After finishing the chemotherapy infusion and getting a blood transfusion, Jordan and I made it home late Monday night. I found out that 99% of kids end up in the hospital with fever after this regimen of chemotherapy...which makes sense as Jordan had to be hospitalized for fevers after round one and two...but so far so good. Jordan had a clinic visit today and her counts were all still decent so maybe we will make it through the weekend at home.

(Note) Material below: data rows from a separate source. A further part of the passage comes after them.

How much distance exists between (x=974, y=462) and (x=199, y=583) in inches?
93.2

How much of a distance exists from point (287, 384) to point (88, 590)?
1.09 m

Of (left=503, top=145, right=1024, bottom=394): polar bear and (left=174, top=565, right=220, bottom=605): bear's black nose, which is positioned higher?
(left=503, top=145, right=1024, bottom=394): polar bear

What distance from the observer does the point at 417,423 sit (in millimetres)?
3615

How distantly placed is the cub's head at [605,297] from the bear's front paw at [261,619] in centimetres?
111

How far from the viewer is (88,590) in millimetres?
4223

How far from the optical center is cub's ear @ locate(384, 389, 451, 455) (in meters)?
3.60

We also got two pieces of good news this week. The first is that Jordan's bone marrow biopsies from last week at MSKCC showed no neuroblatoma cells. This leads me to think that the stem cells that were harvested are good, clean cells...which is great in case we should need to use them. We are so thankful that Jordan has had two clean bone marrow biopsies and we pray that her bone is responding just as well.

Our second piece of good news is that my brother's family welcomed a healthy baby boy, Connor Matthew, on Sunday. We are ecstatic about this new addition and glad that Valerie and Connor are doing well. Bradley and Valerie have been so supportive these past few months and Jordan is very lucky to have them in her corner. Congratulations -- we can't wait to meet Connor!

MomMom and Amy

Jordan loved this new addition to the Morristown playroom

Elmo and the stroller...two of Jordan's favorite toys

Jordan crawling into the dishwasher while I'm telling her no...that's right, the only time my child smiles for the camera is when she is actively defying me :)

Jordan had a tiny mohawk all day

Playing at the Morristown oncology clinic

Jordan's favorite toy at the oncology clinic is this bear that sings Come On Get Happy...her love for this bear is almost equal her love for Elmo

Jordan sitting in Nola's toy basket

Tyler and baby Connor...two of my favorite little boys!